The United States Thursday welcomed apparent progress in Europe toward fielding an upgraded U.N. peacekeeping force for Lebanon. At the same time, the State Department condemned as "preposterous" Syria's stand that the U.N. force should not be allowed to patrol its border with Lebanon.
Officials here view deployment of the upgraded U.N. force as critical to preventing another outbreak of hostilities between Israel and Hezbollah, and to getting more humanitarian relief supplies into southern Lebanon.
As such they are welcoming the French decision to commit 2,000 troops to the envisaged 15,000-member force, and saying the United States would support either France or Italy to command the expanded version of the U.N. force in southern Lebanon, UNIFIL.
The French initially signaled a readiness to take the lead of the new UNIFIL, but hesitated last week and said they would commit a total of only 400 soldiers.
However, Thursday French President Jacques Chirac said he was ordering 1,600 additional troops to take part, drawing an expression of relief from the White House, which said President Bush welcomes the French decision.
European Union foreign ministers are to meet with U.N. Secretary-General Kofi Annan Friday in Brussels to discuss additional troop commitments and define rules of engagement for the force.
At a news briefing, State Department Acting Spokesman Gonzalo Gallegos said the United States wants a "robust" force that will facilitate withdrawal of Israeli troops from southern Lebanon, and help fulfill other provisions of the August 12 Security Council resolution ending the fighting between Israel and Hezbollah.
Those, he said, include blocking the transfer of all weapons into Lebanon except those approved by the Beirut government. In that regard, he condemned a statement Wednesday by Syrian President Bashar al-Assad that he would not accept a UNIFIL presence along his country's border with Lebanon.
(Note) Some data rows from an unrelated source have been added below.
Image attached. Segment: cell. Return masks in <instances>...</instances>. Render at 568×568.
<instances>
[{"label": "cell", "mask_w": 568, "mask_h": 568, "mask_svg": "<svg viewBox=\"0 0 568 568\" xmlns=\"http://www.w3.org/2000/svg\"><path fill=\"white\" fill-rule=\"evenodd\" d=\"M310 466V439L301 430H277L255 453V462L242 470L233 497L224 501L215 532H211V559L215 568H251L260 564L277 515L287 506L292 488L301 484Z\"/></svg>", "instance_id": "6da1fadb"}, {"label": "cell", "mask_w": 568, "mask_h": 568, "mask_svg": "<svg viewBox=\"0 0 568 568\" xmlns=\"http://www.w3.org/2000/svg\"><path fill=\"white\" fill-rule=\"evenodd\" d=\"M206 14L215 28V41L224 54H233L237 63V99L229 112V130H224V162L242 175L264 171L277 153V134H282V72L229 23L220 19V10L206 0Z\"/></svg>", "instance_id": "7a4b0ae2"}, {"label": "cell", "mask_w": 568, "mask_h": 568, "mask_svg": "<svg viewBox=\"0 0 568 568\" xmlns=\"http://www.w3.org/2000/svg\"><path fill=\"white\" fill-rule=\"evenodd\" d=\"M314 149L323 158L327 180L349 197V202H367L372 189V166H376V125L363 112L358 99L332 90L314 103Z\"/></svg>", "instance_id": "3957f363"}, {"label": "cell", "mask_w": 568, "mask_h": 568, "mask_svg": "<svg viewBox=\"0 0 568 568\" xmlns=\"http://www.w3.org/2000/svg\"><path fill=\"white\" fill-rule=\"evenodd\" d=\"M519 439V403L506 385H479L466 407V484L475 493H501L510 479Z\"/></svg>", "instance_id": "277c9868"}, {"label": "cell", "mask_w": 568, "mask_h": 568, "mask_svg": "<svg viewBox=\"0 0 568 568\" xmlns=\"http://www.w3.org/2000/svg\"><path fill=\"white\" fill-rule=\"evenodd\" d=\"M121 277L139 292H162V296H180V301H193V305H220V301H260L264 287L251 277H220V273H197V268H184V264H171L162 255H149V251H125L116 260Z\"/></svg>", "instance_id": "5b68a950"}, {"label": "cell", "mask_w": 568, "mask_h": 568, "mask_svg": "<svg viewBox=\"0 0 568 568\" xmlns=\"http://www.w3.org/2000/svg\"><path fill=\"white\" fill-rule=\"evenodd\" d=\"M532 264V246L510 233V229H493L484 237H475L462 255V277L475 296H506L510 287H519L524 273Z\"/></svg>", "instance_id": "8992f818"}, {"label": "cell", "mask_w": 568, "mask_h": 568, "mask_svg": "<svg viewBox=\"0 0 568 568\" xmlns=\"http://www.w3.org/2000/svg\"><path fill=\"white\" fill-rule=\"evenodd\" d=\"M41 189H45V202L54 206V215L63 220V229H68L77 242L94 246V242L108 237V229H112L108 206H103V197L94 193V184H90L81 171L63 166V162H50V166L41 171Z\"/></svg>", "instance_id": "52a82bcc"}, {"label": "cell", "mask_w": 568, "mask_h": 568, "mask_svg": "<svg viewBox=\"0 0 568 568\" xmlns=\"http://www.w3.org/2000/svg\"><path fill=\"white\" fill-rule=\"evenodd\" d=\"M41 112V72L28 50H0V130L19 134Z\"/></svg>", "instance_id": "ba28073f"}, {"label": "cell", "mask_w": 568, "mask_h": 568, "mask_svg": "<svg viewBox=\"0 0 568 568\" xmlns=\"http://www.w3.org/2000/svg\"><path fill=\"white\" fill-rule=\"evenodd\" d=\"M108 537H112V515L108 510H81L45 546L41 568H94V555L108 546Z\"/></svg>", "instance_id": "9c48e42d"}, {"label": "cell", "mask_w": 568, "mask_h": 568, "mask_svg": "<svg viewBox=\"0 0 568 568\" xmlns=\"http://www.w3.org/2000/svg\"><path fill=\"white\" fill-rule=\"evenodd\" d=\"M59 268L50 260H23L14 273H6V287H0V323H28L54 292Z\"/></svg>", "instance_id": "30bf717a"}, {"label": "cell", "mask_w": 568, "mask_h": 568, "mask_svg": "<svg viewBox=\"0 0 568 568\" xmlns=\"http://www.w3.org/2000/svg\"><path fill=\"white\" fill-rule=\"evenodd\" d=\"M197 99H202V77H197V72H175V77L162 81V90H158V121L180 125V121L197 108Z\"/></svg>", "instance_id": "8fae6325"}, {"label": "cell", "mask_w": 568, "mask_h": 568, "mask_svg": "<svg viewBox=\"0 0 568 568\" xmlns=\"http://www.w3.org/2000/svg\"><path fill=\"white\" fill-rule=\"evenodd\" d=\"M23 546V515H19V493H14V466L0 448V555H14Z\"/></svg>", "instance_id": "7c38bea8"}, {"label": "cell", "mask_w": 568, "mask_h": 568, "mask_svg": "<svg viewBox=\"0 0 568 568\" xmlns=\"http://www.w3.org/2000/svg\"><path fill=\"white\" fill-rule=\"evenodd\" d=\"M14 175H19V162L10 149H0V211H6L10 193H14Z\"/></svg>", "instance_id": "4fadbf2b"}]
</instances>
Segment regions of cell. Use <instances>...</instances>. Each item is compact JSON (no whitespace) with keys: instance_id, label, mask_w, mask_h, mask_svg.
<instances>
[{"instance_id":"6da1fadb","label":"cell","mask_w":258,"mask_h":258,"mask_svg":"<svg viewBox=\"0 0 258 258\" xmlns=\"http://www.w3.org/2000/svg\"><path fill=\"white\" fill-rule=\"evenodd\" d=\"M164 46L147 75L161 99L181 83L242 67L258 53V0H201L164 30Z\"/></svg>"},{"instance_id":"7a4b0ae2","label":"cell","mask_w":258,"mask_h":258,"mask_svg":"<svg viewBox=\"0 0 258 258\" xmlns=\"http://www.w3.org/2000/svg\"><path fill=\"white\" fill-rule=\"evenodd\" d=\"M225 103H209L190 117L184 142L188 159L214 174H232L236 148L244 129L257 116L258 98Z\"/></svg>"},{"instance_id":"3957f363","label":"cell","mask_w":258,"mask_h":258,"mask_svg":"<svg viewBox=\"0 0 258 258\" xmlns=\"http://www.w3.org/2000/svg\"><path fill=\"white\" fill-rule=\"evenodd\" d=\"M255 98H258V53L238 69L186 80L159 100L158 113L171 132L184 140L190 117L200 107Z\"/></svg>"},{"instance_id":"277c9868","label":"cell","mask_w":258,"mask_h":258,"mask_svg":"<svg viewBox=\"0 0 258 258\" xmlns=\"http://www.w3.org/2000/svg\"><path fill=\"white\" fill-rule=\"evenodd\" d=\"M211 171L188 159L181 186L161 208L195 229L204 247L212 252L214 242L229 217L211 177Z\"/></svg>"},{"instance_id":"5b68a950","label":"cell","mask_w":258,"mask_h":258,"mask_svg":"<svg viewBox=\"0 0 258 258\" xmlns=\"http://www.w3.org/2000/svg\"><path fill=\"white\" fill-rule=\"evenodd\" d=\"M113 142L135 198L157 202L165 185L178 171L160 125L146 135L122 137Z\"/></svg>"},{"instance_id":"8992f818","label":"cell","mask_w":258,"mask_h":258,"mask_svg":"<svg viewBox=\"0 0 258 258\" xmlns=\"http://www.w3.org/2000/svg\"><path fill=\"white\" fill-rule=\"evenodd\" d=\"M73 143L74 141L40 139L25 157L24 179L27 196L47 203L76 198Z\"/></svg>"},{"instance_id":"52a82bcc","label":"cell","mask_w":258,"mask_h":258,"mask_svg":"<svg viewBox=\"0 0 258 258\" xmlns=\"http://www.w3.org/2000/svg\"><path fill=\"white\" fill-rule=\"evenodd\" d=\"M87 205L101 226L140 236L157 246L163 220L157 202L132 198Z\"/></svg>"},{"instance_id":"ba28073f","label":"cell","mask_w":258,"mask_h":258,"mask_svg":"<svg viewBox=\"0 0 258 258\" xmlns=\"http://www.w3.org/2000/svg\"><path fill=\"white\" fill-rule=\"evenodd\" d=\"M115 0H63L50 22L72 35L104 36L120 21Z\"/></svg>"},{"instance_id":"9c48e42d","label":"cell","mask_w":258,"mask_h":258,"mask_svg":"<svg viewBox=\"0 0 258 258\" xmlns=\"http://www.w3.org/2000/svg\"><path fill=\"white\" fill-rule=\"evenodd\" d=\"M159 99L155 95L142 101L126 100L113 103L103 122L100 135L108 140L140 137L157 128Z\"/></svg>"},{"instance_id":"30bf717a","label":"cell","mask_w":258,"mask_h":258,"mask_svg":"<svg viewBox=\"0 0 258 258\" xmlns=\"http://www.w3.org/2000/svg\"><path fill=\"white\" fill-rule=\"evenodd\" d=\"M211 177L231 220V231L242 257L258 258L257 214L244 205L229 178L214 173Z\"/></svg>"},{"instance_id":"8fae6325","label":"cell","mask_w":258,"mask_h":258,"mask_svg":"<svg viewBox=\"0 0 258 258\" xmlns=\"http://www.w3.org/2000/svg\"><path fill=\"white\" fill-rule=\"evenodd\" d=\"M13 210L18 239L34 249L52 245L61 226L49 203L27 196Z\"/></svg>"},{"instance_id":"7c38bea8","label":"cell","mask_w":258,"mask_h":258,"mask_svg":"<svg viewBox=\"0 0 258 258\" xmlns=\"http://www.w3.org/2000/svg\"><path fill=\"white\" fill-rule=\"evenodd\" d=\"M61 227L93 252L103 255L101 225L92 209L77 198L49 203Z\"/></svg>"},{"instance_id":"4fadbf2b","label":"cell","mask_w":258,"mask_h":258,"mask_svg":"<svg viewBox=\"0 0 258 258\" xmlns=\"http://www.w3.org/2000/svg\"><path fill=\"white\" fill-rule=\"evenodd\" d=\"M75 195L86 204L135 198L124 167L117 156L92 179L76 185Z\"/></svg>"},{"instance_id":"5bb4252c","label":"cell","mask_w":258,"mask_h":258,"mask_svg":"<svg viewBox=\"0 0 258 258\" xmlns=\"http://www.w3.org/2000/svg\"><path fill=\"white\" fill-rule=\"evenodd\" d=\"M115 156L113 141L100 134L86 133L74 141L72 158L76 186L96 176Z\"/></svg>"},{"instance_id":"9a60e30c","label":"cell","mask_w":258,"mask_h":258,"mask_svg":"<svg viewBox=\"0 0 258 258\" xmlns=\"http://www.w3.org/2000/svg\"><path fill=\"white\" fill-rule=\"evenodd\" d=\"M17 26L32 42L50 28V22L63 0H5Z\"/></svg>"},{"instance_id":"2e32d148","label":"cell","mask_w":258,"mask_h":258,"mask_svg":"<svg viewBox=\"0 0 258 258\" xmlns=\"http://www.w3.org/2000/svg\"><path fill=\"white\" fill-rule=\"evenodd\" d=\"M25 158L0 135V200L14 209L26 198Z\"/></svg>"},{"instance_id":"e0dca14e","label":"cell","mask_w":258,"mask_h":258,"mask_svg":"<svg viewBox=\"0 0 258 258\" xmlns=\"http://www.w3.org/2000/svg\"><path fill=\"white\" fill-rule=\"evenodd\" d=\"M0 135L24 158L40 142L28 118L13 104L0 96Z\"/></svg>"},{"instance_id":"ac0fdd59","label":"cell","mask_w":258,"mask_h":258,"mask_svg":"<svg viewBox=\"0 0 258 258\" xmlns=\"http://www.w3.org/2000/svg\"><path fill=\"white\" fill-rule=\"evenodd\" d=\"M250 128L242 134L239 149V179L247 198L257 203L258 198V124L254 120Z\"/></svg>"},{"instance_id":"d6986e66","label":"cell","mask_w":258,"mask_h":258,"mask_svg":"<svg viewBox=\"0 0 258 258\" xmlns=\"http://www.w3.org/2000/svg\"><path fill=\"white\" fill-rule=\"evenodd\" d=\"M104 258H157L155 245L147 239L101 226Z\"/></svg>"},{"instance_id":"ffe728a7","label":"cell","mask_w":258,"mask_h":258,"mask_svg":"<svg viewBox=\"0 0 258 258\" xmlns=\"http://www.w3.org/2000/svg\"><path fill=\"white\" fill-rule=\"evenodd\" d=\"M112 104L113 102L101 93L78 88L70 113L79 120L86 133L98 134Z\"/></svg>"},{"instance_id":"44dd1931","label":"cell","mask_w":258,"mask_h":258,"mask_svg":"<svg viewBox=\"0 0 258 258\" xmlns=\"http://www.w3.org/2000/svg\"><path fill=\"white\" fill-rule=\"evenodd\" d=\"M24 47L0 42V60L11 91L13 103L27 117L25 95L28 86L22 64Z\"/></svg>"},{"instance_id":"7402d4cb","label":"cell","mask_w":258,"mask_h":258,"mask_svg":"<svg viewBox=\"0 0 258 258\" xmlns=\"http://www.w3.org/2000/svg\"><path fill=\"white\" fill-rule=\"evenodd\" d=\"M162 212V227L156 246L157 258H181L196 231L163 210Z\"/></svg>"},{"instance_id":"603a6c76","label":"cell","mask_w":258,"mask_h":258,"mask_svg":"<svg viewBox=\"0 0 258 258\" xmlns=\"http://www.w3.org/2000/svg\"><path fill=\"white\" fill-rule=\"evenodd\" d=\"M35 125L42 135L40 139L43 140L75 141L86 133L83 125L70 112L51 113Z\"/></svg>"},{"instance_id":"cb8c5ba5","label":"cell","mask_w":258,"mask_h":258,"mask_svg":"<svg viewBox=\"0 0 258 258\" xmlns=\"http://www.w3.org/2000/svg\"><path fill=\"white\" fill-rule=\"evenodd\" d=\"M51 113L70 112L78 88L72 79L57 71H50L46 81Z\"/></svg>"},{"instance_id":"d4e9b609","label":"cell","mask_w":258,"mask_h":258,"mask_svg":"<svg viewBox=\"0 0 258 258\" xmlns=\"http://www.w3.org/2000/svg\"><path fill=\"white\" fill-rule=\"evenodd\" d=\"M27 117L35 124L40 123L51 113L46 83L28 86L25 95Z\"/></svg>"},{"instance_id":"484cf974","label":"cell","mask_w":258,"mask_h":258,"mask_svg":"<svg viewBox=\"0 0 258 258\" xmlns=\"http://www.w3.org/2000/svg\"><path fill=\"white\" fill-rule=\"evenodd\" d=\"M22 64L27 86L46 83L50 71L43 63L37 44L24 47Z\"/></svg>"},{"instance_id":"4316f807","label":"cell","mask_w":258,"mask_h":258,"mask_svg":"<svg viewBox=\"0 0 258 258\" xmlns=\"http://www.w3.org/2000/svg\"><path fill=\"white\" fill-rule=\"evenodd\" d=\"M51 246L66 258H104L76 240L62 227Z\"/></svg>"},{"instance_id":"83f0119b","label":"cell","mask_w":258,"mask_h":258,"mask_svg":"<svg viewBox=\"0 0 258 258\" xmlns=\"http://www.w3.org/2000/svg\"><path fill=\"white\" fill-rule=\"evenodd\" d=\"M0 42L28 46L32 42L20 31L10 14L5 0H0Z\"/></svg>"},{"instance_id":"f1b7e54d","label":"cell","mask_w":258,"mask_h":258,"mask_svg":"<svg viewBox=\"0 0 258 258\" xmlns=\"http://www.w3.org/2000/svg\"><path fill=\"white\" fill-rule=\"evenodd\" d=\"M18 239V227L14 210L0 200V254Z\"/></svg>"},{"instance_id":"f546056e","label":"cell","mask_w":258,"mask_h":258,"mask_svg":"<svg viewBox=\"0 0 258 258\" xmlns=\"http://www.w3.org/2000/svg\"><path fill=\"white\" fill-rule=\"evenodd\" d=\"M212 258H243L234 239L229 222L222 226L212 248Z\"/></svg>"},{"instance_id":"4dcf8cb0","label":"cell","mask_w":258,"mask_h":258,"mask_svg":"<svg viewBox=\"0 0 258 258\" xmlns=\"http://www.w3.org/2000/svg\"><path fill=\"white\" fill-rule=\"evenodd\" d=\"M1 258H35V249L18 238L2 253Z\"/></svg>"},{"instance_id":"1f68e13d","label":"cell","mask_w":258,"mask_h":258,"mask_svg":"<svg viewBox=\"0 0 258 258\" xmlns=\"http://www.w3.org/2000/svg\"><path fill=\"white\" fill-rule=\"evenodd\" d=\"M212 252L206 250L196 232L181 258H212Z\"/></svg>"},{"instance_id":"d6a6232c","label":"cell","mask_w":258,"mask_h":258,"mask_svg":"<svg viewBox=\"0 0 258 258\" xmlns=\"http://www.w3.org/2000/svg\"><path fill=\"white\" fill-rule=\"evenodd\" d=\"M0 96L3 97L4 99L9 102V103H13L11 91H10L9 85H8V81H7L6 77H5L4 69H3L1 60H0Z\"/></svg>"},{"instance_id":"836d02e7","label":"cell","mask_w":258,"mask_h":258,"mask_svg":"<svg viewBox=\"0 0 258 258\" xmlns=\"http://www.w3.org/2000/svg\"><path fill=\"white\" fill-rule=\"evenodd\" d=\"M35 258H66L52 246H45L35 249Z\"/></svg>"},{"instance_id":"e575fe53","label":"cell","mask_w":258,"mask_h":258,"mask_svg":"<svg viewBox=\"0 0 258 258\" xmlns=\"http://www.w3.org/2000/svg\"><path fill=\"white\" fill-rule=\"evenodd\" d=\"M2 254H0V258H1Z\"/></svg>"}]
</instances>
The United States has long held that Syria has allowed its territory to be used for trans-shipment of Iranian arms to Hezbollah, and spokesman Gallegos said Syria, as a matter of international law, must obey the U.N. arms ban:
"It is a singular duty for Syria, as the one country apart from Israel that borders Lebanon, to do so," he said. "The Syrian suggestion that UNIFIL forces assisting the government of Lebanon to secure its borders will somehow be a hostile act, or a threat to Syria, is preposterous. We call on the Syrian regime to fulfill its international obligations and respect and abide by U.N. Security Council resolutions that reflect the unanimous consensus of the international community."
The Syrian President told Dubai television the presence of U.N. troops on the Lebanese side of the border would create what he termed "a state of hostility" between Syria and Lebanon.
Other Syrian officials have warned that if the envisaged deployment occurs, Syria would seal off the border with Lebanon, severing a critical economic lifeline for the country as it struggles to recover from more than a month of warfare.
Spokesman Gallegos said Secretary of State Condoleezza Rice discussed the situation by telephone Thursday with Lebanese Speaker of Parliament Nabih Berri, a leading Shi'ite politician who has been a go-between with Hezbollah.
The secretary also had a conversation late Wednesday with Israeli Prime Minister Ehud Olmert.
His office said he told Rice it is important that the U.N. resolution be implemented fully for the ceasefire to be preserved. Mr. Olmert was also quoted as saying a quick deployment of the force will allow Israel to remove its air and naval blockades on Lebanon.